“Nevertheless, I will bring health and healing to it; I will
heal my people and will let them enjoy abundant peace and
– Jeremiah 33:6 NIV
Fall is a beautiful time of year. It is one of my favorites because of the turning of the leaves, fresh apple cider, football season, and cooler weather. Unfortunately, many people, especially teachers, become sick in the fall. It never fails that around November that I always get sick! No matter how long I have taught, whether I have had the flu shot or not, I still get sick! No one likes to make lesson plans for a sub when they are already ill, especially at three or four in the morning.
All educators should prepare to be sick once the cooler weather sets in. You should not feel stressed about taking sick or personal days. If you have not done so already, it is time to create a sub-plan packet with procedures written down ahead of time.
Planing Ahead for When You Are Sick
Have detailed lesson plans about routines and procedures for fire drills and tornado drills, and a list of students with medical needs already in place before you become sick. Have extra activities for a sub to do with your students in case they finish their work early. Check out this resource for preparing lesson plans for substitute teachers.

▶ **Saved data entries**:
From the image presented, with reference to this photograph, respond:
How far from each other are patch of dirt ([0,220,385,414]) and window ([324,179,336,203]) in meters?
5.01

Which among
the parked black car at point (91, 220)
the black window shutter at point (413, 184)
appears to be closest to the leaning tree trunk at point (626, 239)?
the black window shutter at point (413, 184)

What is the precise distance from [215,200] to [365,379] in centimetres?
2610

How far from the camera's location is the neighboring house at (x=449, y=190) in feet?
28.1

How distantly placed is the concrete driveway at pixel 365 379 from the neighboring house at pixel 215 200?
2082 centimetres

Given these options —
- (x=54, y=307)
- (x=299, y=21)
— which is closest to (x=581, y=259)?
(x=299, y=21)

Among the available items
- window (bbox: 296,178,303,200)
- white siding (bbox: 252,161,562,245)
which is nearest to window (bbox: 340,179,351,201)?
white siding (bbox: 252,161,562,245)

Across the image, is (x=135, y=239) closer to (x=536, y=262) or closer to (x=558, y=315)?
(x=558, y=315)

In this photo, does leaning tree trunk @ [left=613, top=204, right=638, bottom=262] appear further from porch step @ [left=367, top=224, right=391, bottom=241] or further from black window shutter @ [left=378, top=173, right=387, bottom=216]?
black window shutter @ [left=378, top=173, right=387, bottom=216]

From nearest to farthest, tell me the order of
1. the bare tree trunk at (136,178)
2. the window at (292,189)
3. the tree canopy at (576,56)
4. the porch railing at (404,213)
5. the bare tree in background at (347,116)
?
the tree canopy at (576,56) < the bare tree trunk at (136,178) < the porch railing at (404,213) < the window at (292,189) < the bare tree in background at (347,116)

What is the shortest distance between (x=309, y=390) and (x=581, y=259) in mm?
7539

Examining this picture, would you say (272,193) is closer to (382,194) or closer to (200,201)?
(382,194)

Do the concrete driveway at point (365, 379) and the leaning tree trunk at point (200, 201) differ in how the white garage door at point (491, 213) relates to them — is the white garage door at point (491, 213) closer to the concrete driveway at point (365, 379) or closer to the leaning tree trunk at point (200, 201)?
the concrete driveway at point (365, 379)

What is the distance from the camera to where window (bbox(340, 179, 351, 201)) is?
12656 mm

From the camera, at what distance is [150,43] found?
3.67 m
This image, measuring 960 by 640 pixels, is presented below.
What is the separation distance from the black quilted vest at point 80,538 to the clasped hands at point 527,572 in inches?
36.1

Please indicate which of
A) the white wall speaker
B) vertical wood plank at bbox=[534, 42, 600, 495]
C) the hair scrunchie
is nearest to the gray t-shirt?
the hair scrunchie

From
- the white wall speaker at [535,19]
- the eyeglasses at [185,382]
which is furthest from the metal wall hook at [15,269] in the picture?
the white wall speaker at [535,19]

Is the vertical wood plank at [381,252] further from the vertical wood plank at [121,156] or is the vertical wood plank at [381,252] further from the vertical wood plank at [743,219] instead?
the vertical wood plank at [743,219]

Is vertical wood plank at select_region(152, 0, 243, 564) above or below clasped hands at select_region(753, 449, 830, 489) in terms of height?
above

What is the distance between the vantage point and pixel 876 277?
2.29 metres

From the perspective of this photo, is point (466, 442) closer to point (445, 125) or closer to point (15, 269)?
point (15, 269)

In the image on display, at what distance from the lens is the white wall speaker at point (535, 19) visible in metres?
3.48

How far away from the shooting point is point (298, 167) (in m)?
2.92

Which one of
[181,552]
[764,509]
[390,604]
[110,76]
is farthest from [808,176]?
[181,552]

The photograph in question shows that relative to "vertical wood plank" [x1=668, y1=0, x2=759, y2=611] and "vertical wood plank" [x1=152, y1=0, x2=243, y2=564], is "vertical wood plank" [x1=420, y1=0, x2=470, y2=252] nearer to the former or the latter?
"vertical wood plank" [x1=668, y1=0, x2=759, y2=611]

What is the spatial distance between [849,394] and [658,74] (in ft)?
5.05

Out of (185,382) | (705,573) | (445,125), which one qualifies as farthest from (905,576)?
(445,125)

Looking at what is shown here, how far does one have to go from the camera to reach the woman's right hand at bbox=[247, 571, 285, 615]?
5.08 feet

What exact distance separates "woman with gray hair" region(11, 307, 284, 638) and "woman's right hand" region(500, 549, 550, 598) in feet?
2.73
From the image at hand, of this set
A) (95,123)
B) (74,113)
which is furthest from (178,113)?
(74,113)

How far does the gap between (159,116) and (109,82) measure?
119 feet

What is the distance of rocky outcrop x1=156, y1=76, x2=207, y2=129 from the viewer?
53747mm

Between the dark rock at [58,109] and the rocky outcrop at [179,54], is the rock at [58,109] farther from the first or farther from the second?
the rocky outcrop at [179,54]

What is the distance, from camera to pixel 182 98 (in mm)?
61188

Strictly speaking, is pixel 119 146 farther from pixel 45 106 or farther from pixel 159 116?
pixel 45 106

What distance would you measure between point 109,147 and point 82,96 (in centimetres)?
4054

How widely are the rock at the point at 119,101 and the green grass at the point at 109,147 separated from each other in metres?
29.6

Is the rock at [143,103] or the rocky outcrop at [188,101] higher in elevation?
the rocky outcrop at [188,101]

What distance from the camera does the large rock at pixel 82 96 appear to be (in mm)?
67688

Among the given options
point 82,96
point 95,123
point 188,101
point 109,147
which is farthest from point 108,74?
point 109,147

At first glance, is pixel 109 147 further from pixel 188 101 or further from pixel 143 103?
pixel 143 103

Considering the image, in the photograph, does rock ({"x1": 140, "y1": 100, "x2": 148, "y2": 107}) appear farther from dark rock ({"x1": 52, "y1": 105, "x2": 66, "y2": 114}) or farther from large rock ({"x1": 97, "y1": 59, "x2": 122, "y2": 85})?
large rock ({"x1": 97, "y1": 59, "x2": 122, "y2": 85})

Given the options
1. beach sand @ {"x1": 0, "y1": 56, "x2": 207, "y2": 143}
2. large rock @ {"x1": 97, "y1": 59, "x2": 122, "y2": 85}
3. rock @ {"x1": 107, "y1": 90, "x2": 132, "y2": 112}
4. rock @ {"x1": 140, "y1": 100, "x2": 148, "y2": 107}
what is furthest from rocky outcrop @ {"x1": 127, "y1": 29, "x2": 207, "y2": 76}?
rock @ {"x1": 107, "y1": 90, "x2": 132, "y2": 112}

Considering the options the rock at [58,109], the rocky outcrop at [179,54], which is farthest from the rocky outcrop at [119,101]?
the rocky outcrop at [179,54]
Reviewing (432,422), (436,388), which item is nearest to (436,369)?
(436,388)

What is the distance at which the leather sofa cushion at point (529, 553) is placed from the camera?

▶ **Problem to work on**:
Please go on with the piece on teachers planning for substitutes before fall illness, starting right after its last sentence.

▶ **Output**:
Make sure you have a detailed emergency lesson plan that has extra copies in case you are too sick or have to run out of town before making lesson plans. If you are able to make your sub plans ahead of time but can’t get to school, email your mentor or another grade level teacher and they can help you out by printing materials and getting things set up for you. Subs are hard to come by these days. A little chocolate or a beverage of their choice for helping you out will go a long way!
Make sure you are able to access the online substitute teacher system that your district has in place. Talking to the secretaries or other teachers, you should be able to get a list of preferred substitutes who work well in your building, and put these numbers in your phone in case of an emergency or when you need that mental health day!
Ways to Stay Healthy During the Fall Months
I will be the first to say that I seem to always get sick in the fall and spring. With little children running around my house I seem to get sick more often and for a longer period of time. When you are exposed to a whole school of students each day, many of whom are sick as well, the odds seem stacked against you in staying healthy. Here are some tips that seem to work for me and other teachers during the cold and flu seasons:
- Workout Early– We are all pretty tired at the end of the day and I know once I hit the couch I won’t be able to get back up!
- Increase your Vitamin D– In the summer we are usually outside a lot and the sunshine gives us our daily need of Vitamin D. Vitamin D helps with calcium absorption and boots immune system functions. Try and get outside at least 15 minutes a day for some fresh air and sun!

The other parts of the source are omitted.